* [What you need to do]: Give the following records again in full and without alteration.

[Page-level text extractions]
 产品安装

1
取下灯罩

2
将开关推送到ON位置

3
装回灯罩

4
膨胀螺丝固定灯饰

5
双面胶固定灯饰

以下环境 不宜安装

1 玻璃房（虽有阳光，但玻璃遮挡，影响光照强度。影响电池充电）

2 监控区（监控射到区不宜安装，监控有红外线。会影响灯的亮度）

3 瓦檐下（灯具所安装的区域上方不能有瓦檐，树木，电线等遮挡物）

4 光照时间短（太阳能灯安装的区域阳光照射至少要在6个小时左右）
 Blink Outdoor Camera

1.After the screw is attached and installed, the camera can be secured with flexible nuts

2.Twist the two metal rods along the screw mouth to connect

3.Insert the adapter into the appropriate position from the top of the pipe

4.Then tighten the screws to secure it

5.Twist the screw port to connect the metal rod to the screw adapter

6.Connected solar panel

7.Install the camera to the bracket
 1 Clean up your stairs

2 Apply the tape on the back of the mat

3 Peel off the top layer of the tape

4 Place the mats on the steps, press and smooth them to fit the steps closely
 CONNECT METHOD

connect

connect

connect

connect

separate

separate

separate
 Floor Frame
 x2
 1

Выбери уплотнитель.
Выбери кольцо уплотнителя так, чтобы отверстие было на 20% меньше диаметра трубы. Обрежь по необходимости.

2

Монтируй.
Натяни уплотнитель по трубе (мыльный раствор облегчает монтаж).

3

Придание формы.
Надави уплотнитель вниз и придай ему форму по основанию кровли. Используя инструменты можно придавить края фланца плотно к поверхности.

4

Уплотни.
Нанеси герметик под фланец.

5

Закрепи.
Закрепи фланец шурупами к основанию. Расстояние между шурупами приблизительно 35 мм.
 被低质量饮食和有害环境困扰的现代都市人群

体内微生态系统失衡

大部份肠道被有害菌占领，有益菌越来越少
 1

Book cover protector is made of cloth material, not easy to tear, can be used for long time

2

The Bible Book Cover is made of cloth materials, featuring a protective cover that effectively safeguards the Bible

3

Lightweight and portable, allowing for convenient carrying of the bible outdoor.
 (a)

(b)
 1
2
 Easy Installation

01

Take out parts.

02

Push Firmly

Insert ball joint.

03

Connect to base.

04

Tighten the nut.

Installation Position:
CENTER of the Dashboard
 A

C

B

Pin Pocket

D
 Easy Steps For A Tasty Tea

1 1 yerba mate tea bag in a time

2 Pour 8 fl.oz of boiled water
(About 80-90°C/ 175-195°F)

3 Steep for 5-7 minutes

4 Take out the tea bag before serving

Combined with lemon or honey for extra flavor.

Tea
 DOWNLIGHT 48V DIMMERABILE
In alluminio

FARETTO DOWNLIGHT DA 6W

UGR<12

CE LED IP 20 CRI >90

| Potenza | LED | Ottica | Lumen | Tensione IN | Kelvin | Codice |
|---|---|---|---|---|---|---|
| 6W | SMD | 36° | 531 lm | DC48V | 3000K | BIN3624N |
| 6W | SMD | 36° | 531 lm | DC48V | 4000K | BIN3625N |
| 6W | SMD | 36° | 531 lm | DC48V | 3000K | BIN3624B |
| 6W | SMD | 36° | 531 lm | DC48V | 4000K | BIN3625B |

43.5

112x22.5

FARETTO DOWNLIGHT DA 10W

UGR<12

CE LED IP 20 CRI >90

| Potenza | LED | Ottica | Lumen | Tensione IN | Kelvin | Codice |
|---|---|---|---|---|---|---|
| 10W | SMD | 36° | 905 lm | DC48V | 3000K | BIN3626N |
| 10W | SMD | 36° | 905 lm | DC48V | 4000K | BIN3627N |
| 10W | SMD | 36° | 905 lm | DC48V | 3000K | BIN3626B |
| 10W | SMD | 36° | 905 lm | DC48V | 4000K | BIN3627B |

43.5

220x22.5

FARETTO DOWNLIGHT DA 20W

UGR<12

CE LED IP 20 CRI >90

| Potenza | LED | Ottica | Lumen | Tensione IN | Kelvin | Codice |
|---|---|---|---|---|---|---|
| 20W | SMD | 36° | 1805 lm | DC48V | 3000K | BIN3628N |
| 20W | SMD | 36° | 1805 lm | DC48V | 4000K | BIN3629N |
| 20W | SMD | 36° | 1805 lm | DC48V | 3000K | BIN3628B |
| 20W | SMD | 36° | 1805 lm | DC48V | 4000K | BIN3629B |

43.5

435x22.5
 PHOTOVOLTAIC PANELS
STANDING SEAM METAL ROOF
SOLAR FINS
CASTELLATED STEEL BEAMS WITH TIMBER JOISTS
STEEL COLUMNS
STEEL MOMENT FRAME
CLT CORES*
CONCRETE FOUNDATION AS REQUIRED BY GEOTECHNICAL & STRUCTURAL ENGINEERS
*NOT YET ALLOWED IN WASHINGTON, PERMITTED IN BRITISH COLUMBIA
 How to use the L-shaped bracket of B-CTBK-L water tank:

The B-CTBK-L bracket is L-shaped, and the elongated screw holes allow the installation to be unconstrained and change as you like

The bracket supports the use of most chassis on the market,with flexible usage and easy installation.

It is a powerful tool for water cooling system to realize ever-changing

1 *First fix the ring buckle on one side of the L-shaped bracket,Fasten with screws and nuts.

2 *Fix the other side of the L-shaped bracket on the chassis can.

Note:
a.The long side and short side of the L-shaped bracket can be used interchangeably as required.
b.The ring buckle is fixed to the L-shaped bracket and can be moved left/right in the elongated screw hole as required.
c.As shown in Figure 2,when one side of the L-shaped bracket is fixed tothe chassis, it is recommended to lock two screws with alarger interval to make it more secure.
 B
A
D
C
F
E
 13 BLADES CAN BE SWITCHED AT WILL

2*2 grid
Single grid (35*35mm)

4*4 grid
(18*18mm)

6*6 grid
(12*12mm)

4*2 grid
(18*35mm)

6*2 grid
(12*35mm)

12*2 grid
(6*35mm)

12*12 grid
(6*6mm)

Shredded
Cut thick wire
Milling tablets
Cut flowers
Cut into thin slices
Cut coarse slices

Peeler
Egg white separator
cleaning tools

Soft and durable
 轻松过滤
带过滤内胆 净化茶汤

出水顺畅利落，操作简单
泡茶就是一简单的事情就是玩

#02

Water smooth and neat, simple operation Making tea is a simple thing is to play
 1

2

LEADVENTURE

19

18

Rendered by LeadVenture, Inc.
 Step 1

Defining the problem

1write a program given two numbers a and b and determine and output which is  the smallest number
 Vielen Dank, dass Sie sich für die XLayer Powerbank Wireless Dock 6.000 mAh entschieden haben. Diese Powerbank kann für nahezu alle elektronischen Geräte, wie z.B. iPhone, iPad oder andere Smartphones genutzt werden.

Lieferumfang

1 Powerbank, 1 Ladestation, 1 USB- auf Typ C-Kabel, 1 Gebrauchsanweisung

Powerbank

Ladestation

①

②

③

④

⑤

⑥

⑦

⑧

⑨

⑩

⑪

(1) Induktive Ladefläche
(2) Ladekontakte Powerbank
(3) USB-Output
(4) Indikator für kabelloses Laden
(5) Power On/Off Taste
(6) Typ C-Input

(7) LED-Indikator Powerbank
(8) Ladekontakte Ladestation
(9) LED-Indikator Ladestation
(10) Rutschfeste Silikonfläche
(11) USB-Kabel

* [Answer to the exercise]:
 产品安装

1
取下灯罩

2
将开关推送到ON位置

3
装回灯罩

4
膨胀螺丝固定灯饰

5
双面胶固定灯饰

以下环境 不宜安装

1 玻璃房（虽有阳光，但玻璃遮挡，影响光照强度。影响电池充电）

2 监控区（监控射到区不宜安装，监控有红外线。会影响灯的亮度）

3 瓦檐下（灯具所安装的区域上方不能有瓦檐，树木，电线等遮挡物）

4 光照时间短（太阳能灯安装的区域阳光照射至少要在6个小时左右）
 Blink Outdoor Camera

1.After the screw is attached and installed, the camera can be secured with flexible nuts

2.Twist the two metal rods along the screw mouth to connect

3.Insert the adapter into the appropriate position from the top of the pipe

4.Then tighten the screws to secure it

5.Twist the screw port to connect the metal rod to the screw adapter

6.Connected solar panel

7.Install the camera to the bracket
 1 Clean up your stairs

2 Apply the tape on the back of the mat

3 Peel off the top layer of the tape

4 Place the mats on the steps, press and smooth them to fit the steps closely
 CONNECT METHOD

connect

connect

connect

connect

separate

separate

separate
 Floor Frame
 x2
 1

Выбери уплотнитель.
Выбери кольцо уплотнителя так, чтобы отверстие было на 20% меньше диаметра трубы. Обрежь по необходимости.

2

Монтируй.
Натяни уплотнитель по трубе (мыльный раствор облегчает монтаж).

3

Придание формы.
Надави уплотнитель вниз и придай ему форму по основанию кровли. Используя инструменты можно придавить края фланца плотно к поверхности.

4

Уплотни.
Нанеси герметик под фланец.

5

Закрепи.
Закрепи фланец шурупами к основанию. Расстояние между шурупами приблизительно 35 мм.
 被低质量饮食和有害环境困扰的现代都市人群

体内微生态系统失衡

大部份肠道被有害菌占领，有益菌越来越少
 1

Book cover protector is made of cloth material, not easy to tear, can be used for long time

2

The Bible Book Cover is made of cloth materials, featuring a protective cover that effectively safeguards the Bible

3

Lightweight and portable, allowing for convenient carrying of the bible outdoor.
 (a)

(b)
 1
2
 Easy Installation

01

Take out parts.

02

Push Firmly

Insert ball joint.

03

Connect to base.

04

Tighten the nut.

Installation Position:
CENTER of the Dashboard
 A

C

B

Pin Pocket

D
 Easy Steps For A Tasty Tea

1 1 yerba mate tea bag in a time

2 Pour 8 fl.oz of boiled water
(About 80-90°C/ 175-195°F)

3 Steep for 5-7 minutes

4 Take out the tea bag before serving

Combined with lemon or honey for extra flavor.

Tea
 DOWNLIGHT 48V DIMMERABILE
In alluminio

FARETTO DOWNLIGHT DA 6W

UGR<12

CE LED IP 20 CRI >90

| Potenza | LED | Ottica | Lumen | Tensione IN | Kelvin | Codice |
|---|---|---|---|---|---|---|
| 6W | SMD | 36° | 531 lm | DC48V | 3000K | BIN3624N |
| 6W | SMD | 36° | 531 lm | DC48V | 4000K | BIN3625N |
| 6W | SMD | 36° | 531 lm | DC48V | 3000K | BIN3624B |
| 6W | SMD | 36° | 531 lm | DC48V | 4000K | BIN3625B |

43.5

112x22.5

FARETTO DOWNLIGHT DA 10W

UGR<12

CE LED IP 20 CRI >90

| Potenza | LED | Ottica | Lumen | Tensione IN | Kelvin | Codice |
|---|---|---|---|---|---|---|
| 10W | SMD | 36° | 905 lm | DC48V | 3000K | BIN3626N |
| 10W | SMD | 36° | 905 lm | DC48V | 4000K | BIN3627N |
| 10W | SMD | 36° | 905 lm | DC48V | 3000K | BIN3626B |
| 10W | SMD | 36° | 905 lm | DC48V | 4000K | BIN3627B |

43.5

220x22.5

FARETTO DOWNLIGHT DA 20W

UGR<12

CE LED IP 20 CRI >90

| Potenza | LED | Ottica | Lumen | Tensione IN | Kelvin | Codice |
|---|---|---|---|---|---|---|
| 20W | SMD | 36° | 1805 lm | DC48V | 3000K | BIN3628N |
| 20W | SMD | 36° | 1805 lm | DC48V | 4000K | BIN3629N |
| 20W | SMD | 36° | 1805 lm | DC48V | 3000K | BIN3628B |
| 20W | SMD | 36° | 1805 lm | DC48V | 4000K | BIN3629B |

43.5

435x22.5
 PHOTOVOLTAIC PANELS
STANDING SEAM METAL ROOF
SOLAR FINS
CASTELLATED STEEL BEAMS WITH TIMBER JOISTS
STEEL COLUMNS
STEEL MOMENT FRAME
CLT CORES*
CONCRETE FOUNDATION AS REQUIRED BY GEOTECHNICAL & STRUCTURAL ENGINEERS
*NOT YET ALLOWED IN WASHINGTON, PERMITTED IN BRITISH COLUMBIA
 How to use the L-shaped bracket of B-CTBK-L water tank:

The B-CTBK-L bracket is L-shaped, and the elongated screw holes allow the installation to be unconstrained and change as you like

The bracket supports the use of most chassis on the market,with flexible usage and easy installation.

It is a powerful tool for water cooling system to realize ever-changing

1 *First fix the ring buckle on one side of the L-shaped bracket,Fasten with screws and nuts.

2 *Fix the other side of the L-shaped bracket on the chassis can.

Note:
a.The long side and short side of the L-shaped bracket can be used interchangeably as required.
b.The ring buckle is fixed to the L-shaped bracket and can be moved left/right in the elongated screw hole as required.
c.As shown in Figure 2,when one side of the L-shaped bracket is fixed tothe chassis, it is recommended to lock two screws with alarger interval to make it more secure.
 B
A
D
C
F
E
 13 BLADES CAN BE SWITCHED AT WILL

2*2 grid
Single grid (35*35mm)

4*4 grid
(18*18mm)

6*6 grid
(12*12mm)

4*2 grid
(18*35mm)

6*2 grid
(12*35mm)

12*2 grid
(6*35mm)

12*12 grid
(6*6mm)

Shredded
Cut thick wire
Milling tablets
Cut flowers
Cut into thin slices
Cut coarse slices

Peeler
Egg white separator
cleaning tools

Soft and durable
 轻松过滤
带过滤内胆 净化茶汤

出水顺畅利落，操作简单
泡茶就是一简单的事情就是玩

#02

Water smooth and neat, simple operation Making tea is a simple thing is to play
 1

2

LEADVENTURE

19

18

Rendered by LeadVenture, Inc.
 Step 1

Defining the problem

1write a program given two numbers a and b and determine and output which is  the smallest number
 Vielen Dank, dass Sie sich für die XLayer Powerbank Wireless Dock 6.000 mAh entschieden haben. Diese Powerbank kann für nahezu alle elektronischen Geräte, wie z.B. iPhone, iPad oder andere Smartphones genutzt werden.

Lieferumfang

1 Powerbank, 1 Ladestation, 1 USB- auf Typ C-Kabel, 1 Gebrauchsanweisung

Powerbank

Ladestation

①

②

③

④

⑤

⑥

⑦

⑧

⑨

⑩

⑪

(1) Induktive Ladefläche
(2) Ladekontakte Powerbank
(3) USB-Output
(4) Indikator für kabelloses Laden
(5) Power On/Off Taste
(6) Typ C-Input

(7) LED-Indikator Powerbank
(8) Ladekontakte Ladestation
(9) LED-Indikator Ladestation
(10) Rutschfeste Silikonfläche
(11) USB-Kabel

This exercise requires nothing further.